Les marxismes du XXe siécle ont bien achevé leur parabole qui a accompagné la fin du communisme de ce même siècle. Si le lien du marxisme en général à la pratique est désormais brisé, la pensée de Marx n’est pas morte ; elle est finie au sens de circonscrite, mais sa capacité explicative demeure inépuisable pour autant que demeure son objet : le mode de production capitaliste. Elle sera d’autant plus féconde en mille marxismes inédits qu’elle sera objet d’une réappropriation critique.

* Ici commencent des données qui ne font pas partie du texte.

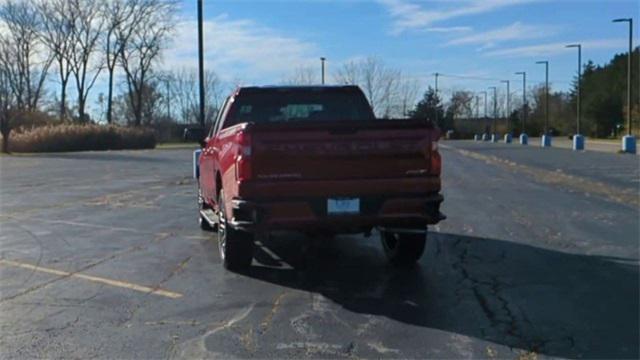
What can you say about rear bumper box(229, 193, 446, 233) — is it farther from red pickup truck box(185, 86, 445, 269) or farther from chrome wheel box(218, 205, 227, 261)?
chrome wheel box(218, 205, 227, 261)

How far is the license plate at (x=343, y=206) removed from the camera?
24.6 ft

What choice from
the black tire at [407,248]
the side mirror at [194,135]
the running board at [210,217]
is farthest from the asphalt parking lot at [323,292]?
the side mirror at [194,135]

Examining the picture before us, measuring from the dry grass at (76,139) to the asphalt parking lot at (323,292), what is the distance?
51.0 metres

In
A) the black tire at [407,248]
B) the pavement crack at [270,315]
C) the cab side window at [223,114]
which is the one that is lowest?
the pavement crack at [270,315]

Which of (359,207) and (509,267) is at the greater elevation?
(359,207)

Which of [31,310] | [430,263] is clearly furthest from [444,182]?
[31,310]

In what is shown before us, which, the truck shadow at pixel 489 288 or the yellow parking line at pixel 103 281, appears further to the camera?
the yellow parking line at pixel 103 281

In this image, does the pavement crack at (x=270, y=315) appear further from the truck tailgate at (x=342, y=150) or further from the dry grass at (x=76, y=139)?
the dry grass at (x=76, y=139)

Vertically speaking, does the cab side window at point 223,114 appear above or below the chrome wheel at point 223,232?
above

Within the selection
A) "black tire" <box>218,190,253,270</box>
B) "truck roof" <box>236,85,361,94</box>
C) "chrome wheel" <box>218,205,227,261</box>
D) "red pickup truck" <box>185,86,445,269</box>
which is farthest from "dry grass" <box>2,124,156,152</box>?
"red pickup truck" <box>185,86,445,269</box>

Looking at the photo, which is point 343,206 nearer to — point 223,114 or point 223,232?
point 223,232

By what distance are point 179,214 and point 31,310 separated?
730cm

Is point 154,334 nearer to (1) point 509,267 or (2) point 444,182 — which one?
(1) point 509,267

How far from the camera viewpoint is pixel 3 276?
826 centimetres
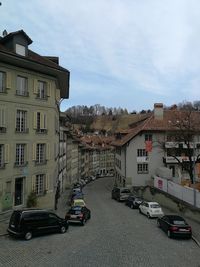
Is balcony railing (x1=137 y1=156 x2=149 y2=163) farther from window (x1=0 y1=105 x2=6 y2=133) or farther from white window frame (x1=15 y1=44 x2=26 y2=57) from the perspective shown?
window (x1=0 y1=105 x2=6 y2=133)

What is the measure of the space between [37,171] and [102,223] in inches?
316

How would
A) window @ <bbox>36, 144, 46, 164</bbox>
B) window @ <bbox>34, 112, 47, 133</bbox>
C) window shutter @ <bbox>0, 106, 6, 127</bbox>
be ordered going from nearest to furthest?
1. window shutter @ <bbox>0, 106, 6, 127</bbox>
2. window @ <bbox>34, 112, 47, 133</bbox>
3. window @ <bbox>36, 144, 46, 164</bbox>

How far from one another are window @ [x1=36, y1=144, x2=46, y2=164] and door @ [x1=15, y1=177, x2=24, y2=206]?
8.65ft

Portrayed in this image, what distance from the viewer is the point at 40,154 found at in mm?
35344

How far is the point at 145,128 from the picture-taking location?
5631 cm

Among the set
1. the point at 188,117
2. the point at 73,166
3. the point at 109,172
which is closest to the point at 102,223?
the point at 188,117

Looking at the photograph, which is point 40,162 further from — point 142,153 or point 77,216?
point 142,153

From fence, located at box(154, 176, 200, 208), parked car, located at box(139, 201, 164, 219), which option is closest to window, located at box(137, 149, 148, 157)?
fence, located at box(154, 176, 200, 208)

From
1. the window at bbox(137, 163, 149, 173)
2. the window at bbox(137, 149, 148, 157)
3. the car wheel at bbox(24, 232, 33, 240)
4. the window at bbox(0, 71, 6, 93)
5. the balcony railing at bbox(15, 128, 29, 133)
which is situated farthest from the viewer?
the window at bbox(137, 163, 149, 173)

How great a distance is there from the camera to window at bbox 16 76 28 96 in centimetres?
3227

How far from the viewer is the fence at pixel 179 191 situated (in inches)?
1284

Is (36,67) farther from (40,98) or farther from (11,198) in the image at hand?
(11,198)

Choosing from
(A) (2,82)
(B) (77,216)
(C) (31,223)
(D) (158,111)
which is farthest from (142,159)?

La fin du communisme du XXe siècle peut ouvrir sur l’avenir d’un communisme de la finitude à l’orée du XXIe siècle. Cette perspective peut alors donner des armes théoriques pour analyser et combattre le nihilisme de la production capitaliste qui menace le monde d’une barbarie inédite .
Le communisme, né avant Marx, ne s’épuise pas dans ses formes connues. L’effort pour repenser l’œuvre de Marx et celle de Engels par delà la volonté nihiliste de puissance, par delà le couple séculaire de la maîtrise et de la servitude, entend contribuer à cette détermination du communisme à venir, à la mise à nu de la figure encore énigmatique des possibilités réelles de nôtre être en commun.

André Tosel, né en 1941, est professeur de philosophie à l’Université de Nice, Besançon. Parmi ses ouvrages, Spinoza ou le crépuscule de la servitude (Aubier, 1984), que cette étude prolonge, Praxis (Editions sociales, 1984), Kant révolutionnaire (P.U.F., 1988), Marx en italiques (T.E.R., 1991), L’esprit de scission (Annales littéraires de Besançon, 1991).
Il a dirigé la publication de divers volumes collectifs aux Annales Littéraires de Besançon : Les logiques de l’agir dans la modernité (1991), Modernité de Gramsci ? (1992), La Démocratie difficile.